> _DATA IN THIS EXERCISE_
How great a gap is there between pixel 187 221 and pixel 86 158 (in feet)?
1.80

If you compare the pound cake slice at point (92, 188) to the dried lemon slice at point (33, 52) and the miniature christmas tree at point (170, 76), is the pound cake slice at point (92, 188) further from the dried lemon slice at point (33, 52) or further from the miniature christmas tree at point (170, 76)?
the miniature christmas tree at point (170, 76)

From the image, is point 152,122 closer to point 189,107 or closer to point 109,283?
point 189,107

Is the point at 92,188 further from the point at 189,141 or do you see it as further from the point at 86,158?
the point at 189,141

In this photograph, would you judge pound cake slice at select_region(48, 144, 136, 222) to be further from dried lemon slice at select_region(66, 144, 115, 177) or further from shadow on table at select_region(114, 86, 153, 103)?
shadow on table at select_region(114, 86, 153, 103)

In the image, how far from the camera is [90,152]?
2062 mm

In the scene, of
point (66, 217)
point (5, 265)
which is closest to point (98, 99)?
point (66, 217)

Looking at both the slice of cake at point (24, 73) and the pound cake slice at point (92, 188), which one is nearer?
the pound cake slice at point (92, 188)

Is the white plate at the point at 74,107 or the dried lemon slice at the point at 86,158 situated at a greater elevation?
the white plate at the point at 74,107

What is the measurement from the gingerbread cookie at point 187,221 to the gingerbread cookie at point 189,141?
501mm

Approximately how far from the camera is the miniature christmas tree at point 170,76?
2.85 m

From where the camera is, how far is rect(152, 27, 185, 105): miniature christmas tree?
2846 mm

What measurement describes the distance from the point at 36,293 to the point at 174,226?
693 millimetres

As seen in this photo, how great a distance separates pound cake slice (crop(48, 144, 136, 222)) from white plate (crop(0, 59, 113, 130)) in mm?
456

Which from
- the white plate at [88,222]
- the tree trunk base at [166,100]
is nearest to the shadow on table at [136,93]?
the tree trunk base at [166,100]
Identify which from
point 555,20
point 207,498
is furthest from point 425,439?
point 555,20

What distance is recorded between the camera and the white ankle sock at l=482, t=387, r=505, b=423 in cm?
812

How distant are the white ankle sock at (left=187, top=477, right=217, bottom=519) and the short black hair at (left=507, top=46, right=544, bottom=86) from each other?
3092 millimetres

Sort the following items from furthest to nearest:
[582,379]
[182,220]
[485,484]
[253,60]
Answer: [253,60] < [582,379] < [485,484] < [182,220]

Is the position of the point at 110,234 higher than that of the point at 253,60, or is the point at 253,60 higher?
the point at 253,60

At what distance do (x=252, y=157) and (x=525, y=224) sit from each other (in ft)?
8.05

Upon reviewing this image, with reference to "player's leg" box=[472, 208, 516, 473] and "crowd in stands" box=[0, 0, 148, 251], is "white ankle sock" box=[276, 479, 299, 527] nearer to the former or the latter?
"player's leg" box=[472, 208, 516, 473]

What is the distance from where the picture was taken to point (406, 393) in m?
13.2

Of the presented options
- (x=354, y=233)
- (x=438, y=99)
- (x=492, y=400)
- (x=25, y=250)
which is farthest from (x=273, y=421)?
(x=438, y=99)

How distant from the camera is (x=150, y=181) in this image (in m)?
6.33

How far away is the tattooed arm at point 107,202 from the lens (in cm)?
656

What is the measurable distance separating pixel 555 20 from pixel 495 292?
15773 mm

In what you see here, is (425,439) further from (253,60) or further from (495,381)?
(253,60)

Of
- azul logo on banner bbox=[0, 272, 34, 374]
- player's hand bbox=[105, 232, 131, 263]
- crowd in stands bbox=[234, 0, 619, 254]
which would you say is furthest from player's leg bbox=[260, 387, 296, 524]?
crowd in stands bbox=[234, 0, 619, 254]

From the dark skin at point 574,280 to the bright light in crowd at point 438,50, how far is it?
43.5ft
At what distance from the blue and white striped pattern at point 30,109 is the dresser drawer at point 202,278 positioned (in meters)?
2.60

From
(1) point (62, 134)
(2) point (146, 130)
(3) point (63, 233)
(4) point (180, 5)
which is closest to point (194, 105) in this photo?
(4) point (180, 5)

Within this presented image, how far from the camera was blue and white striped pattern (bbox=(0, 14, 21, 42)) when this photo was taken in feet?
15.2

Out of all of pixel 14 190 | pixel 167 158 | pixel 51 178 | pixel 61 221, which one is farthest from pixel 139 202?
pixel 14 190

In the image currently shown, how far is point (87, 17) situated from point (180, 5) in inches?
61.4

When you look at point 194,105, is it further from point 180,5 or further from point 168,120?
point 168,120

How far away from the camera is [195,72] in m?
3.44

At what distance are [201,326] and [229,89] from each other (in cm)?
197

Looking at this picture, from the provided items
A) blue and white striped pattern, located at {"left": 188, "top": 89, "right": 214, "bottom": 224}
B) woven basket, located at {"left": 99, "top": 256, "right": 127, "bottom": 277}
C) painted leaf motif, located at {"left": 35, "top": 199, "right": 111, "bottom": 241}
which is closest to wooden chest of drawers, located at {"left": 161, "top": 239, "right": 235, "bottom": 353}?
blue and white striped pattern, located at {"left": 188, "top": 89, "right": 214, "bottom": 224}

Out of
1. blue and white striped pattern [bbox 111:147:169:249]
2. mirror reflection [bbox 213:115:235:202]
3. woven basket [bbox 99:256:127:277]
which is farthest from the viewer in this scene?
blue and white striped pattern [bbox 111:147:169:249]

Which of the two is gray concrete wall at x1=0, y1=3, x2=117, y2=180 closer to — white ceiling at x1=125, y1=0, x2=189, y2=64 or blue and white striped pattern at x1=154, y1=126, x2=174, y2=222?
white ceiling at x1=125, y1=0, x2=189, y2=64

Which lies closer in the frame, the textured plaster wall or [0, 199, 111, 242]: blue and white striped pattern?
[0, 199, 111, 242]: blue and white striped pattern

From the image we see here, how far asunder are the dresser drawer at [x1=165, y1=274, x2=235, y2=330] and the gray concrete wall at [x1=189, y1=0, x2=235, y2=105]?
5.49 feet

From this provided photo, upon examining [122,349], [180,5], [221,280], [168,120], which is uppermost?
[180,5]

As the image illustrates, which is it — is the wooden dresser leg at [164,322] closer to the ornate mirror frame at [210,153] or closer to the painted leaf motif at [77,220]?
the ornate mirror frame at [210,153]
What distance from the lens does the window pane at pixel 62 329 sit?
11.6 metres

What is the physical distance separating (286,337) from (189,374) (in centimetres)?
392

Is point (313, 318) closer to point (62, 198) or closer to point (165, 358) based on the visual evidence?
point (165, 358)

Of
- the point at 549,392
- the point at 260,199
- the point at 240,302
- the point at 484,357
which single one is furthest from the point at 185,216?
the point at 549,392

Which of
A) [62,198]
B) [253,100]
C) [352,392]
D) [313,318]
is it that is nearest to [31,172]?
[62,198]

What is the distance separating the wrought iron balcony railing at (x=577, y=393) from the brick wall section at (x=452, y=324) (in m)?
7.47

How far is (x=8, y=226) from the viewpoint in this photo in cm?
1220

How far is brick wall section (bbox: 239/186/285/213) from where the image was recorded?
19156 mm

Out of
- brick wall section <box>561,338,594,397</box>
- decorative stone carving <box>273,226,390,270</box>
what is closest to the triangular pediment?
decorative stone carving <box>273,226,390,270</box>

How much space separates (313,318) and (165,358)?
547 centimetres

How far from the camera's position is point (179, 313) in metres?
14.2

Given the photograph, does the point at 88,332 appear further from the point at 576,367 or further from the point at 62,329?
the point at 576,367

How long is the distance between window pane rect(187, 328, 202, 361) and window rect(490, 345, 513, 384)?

> _EXERCISE OBJECTIVE_
Write out all of the records above word for word, with nothing added, dropped, or changed.

> _OUTPUT FOR THIS EXERCISE_
How great a gap is there between pixel 187 221 and pixel 86 158 (in feet)?
1.80

If you compare the pound cake slice at point (92, 188) to the dried lemon slice at point (33, 52) and the miniature christmas tree at point (170, 76), is the pound cake slice at point (92, 188) further from the dried lemon slice at point (33, 52) or further from the miniature christmas tree at point (170, 76)?
the miniature christmas tree at point (170, 76)

From the image, is point 152,122 closer to point 189,107 or closer to point 109,283?
point 189,107

Is the point at 92,188 further from the point at 189,141 or do you see it as further from the point at 86,158?
the point at 189,141

In this photograph, would you judge pound cake slice at select_region(48, 144, 136, 222) to be further from dried lemon slice at select_region(66, 144, 115, 177) or further from shadow on table at select_region(114, 86, 153, 103)?
shadow on table at select_region(114, 86, 153, 103)

In the image, how far from the camera is [90,152]?
2062 mm

In the scene, of
point (66, 217)
point (5, 265)
which is closest to point (98, 99)?
point (66, 217)

Looking at both the slice of cake at point (24, 73) and the pound cake slice at point (92, 188), which one is nearer?
the pound cake slice at point (92, 188)

Is the white plate at the point at 74,107 or the dried lemon slice at the point at 86,158 situated at a greater elevation?
the white plate at the point at 74,107

What is the measurement from the gingerbread cookie at point 187,221 to the gingerbread cookie at point 189,141?
501mm

Approximately how far from the camera is the miniature christmas tree at point 170,76?
2.85 m

From where the camera is, how far is rect(152, 27, 185, 105): miniature christmas tree?
2846 mm

What measurement describes the distance from the point at 36,293 to the point at 174,226?
693 millimetres

As seen in this photo, how great a distance separates pound cake slice (crop(48, 144, 136, 222)) from white plate (crop(0, 59, 113, 130)) in mm?
456

Which from
- the white plate at [88,222]
- the tree trunk base at [166,100]
is nearest to the shadow on table at [136,93]?
the tree trunk base at [166,100]
Identify which from
point 555,20
point 207,498
is furthest from point 425,439?
point 555,20

What distance is recorded between the camera and the white ankle sock at l=482, t=387, r=505, b=423 in cm?
812

How distant are the white ankle sock at (left=187, top=477, right=217, bottom=519) and the short black hair at (left=507, top=46, right=544, bottom=86) from each other?
3092 millimetres

Sort the following items from furthest to nearest:
[582,379]
[182,220]
[485,484]
[253,60]
Answer: [253,60] < [582,379] < [485,484] < [182,220]

Is the position of the point at 110,234 higher than that of the point at 253,60, or is the point at 253,60 higher?
the point at 253,60

At what distance do (x=252, y=157) and (x=525, y=224) sit from each other (in ft)?
8.05

Upon reviewing this image, with reference to "player's leg" box=[472, 208, 516, 473] and "crowd in stands" box=[0, 0, 148, 251], is "white ankle sock" box=[276, 479, 299, 527] nearer to the former or the latter?
"player's leg" box=[472, 208, 516, 473]

What is the distance from where the picture was taken to point (406, 393) in m?
13.2

Of the presented options
- (x=354, y=233)
- (x=438, y=99)
- (x=492, y=400)
- (x=25, y=250)
which is farthest from (x=273, y=421)?
(x=438, y=99)

How distant from the camera is (x=150, y=181) in this image (in m)?
6.33

How far away is the tattooed arm at point 107,202 from the lens (in cm)?
656

What is the measurable distance separating pixel 555 20 from pixel 495 292?
15773 mm

In what you see here, is (425,439) further from (253,60) or further from (495,381)?
(253,60)

Of
- azul logo on banner bbox=[0, 272, 34, 374]
- player's hand bbox=[105, 232, 131, 263]
- crowd in stands bbox=[234, 0, 619, 254]
which would you say is furthest from player's leg bbox=[260, 387, 296, 524]?
crowd in stands bbox=[234, 0, 619, 254]

From the dark skin at point 574,280 to the bright light in crowd at point 438,50, how far is it?
43.5ft
At what distance from the blue and white striped pattern at point 30,109 is the dresser drawer at point 202,278 positioned (in meters)?
2.60

From
(1) point (62, 134)
(2) point (146, 130)
(3) point (63, 233)
(4) point (180, 5)
which is closest to point (194, 105) in this photo?
(4) point (180, 5)

Within this presented image, how far from the camera was blue and white striped pattern (bbox=(0, 14, 21, 42)) when this photo was taken in feet?
15.2

Out of all of pixel 14 190 | pixel 167 158 | pixel 51 178 | pixel 61 221, which one is farthest from pixel 139 202?
pixel 14 190

In the image currently shown, how far is point (87, 17) situated from point (180, 5) in inches?
61.4

When you look at point 194,105, is it further from point 180,5 or further from point 168,120?
point 168,120

How far away from the camera is [195,72] in m?
3.44

At what distance are [201,326] and [229,89] from each other (in cm)?
197

Looking at this picture, from the provided items
A) blue and white striped pattern, located at {"left": 188, "top": 89, "right": 214, "bottom": 224}
B) woven basket, located at {"left": 99, "top": 256, "right": 127, "bottom": 277}
C) painted leaf motif, located at {"left": 35, "top": 199, "right": 111, "bottom": 241}
which is closest to wooden chest of drawers, located at {"left": 161, "top": 239, "right": 235, "bottom": 353}?
blue and white striped pattern, located at {"left": 188, "top": 89, "right": 214, "bottom": 224}

Out of
1. blue and white striped pattern [bbox 111:147:169:249]
2. mirror reflection [bbox 213:115:235:202]
3. woven basket [bbox 99:256:127:277]
which is farthest from the viewer in this scene?
blue and white striped pattern [bbox 111:147:169:249]

Which of the two is gray concrete wall at x1=0, y1=3, x2=117, y2=180 closer to — white ceiling at x1=125, y1=0, x2=189, y2=64 or blue and white striped pattern at x1=154, y1=126, x2=174, y2=222?
white ceiling at x1=125, y1=0, x2=189, y2=64

Which lies closer in the frame, the textured plaster wall or [0, 199, 111, 242]: blue and white striped pattern?
[0, 199, 111, 242]: blue and white striped pattern

From the image we see here, how far asunder are the dresser drawer at [x1=165, y1=274, x2=235, y2=330] and the gray concrete wall at [x1=189, y1=0, x2=235, y2=105]?
5.49 feet

From this provided photo, upon examining [122,349], [180,5], [221,280], [168,120], which is uppermost?
[180,5]

As the image illustrates, which is it — is the wooden dresser leg at [164,322] closer to the ornate mirror frame at [210,153] or closer to the painted leaf motif at [77,220]?
the ornate mirror frame at [210,153]
What distance from the lens does the window pane at pixel 62 329 sit?
11.6 metres

What is the physical distance separating (286,337) from (189,374) (in centimetres)?
392

Is point (313, 318) closer to point (62, 198) or closer to point (165, 358) based on the visual evidence?
point (165, 358)

Of
- the point at 549,392
- the point at 260,199
- the point at 240,302
- the point at 484,357
which single one is furthest from the point at 185,216?
the point at 549,392

Which of
A) [62,198]
B) [253,100]
C) [352,392]
D) [313,318]
is it that is nearest to [31,172]?
[62,198]

What is the distance separating the wrought iron balcony railing at (x=577, y=393) from the brick wall section at (x=452, y=324) (in m)?
7.47

How far is (x=8, y=226) from the viewpoint in this photo in cm?
1220

How far is brick wall section (bbox: 239/186/285/213) from where the image was recorded?
19156 mm

Out of
- brick wall section <box>561,338,594,397</box>
- decorative stone carving <box>273,226,390,270</box>
what is closest to the triangular pediment?
decorative stone carving <box>273,226,390,270</box>

How much space separates (313,318) and (165,358)?
547 centimetres

How far from the camera's position is point (179, 313) in metres?
14.2

Given the photograph, does the point at 88,332 appear further from the point at 576,367 or further from the point at 62,329?
the point at 576,367

How long is the distance between window pane rect(187, 328, 202, 361) and window rect(490, 345, 513, 384)?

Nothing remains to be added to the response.